— PROBLEM TO SOLVE —
Restate word for word the lines of the entries below, starting with the line that holds "Goodbye July Hello August Pictures" and ending with the line that holds "I F IT WAS NOT", and no others.

— EXERCISE DATA —
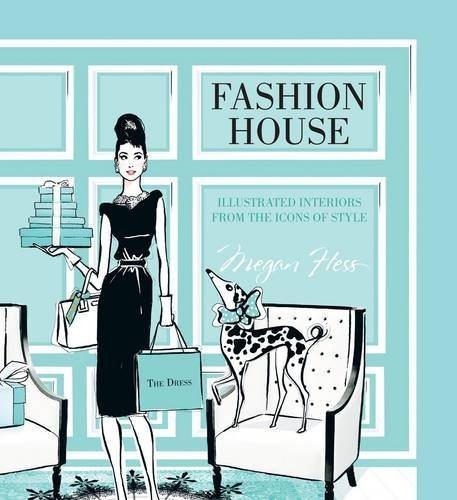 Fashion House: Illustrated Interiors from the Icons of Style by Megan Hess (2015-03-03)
* * *
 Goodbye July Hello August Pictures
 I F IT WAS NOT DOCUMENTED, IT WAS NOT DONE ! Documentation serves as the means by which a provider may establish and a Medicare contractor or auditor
...
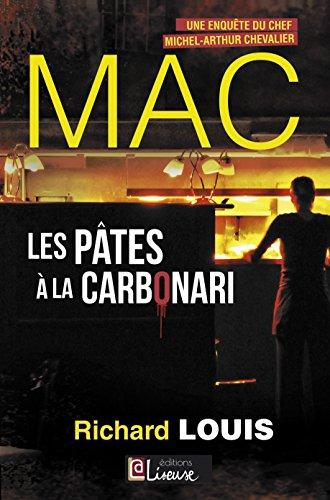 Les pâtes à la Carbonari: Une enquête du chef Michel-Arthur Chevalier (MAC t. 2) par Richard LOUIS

— ANSWER SECTION —
 Goodbye July Hello August Pictures
 I F IT WAS NOT DOCUMENTED, IT WAS NOT DONE ! Documentation serves as the means by which a provider may establish and a Medicare contractor or auditor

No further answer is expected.